▸ **Set task**
Render every line of the items below as a JSON list of strings, one string per line, and leave out the blank lines.

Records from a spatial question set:
------------------------------------------------------------------------

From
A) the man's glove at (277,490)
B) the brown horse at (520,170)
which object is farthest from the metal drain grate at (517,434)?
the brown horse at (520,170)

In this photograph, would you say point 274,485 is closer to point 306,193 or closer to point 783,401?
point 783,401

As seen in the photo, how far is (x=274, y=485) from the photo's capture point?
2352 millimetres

------------------------------------------------------------------------

▸ **Result**
[
  "From",
  "A) the man's glove at (277,490)",
  "B) the brown horse at (520,170)",
  "which object is farthest from the metal drain grate at (517,434)?",
  "the brown horse at (520,170)",
  "In this photograph, would you say point 274,485 is closer to point 306,193 or closer to point 783,401?",
  "point 783,401",
  "As seen in the photo, how far is (x=274, y=485) from the photo's capture point?",
  "2352 millimetres"
]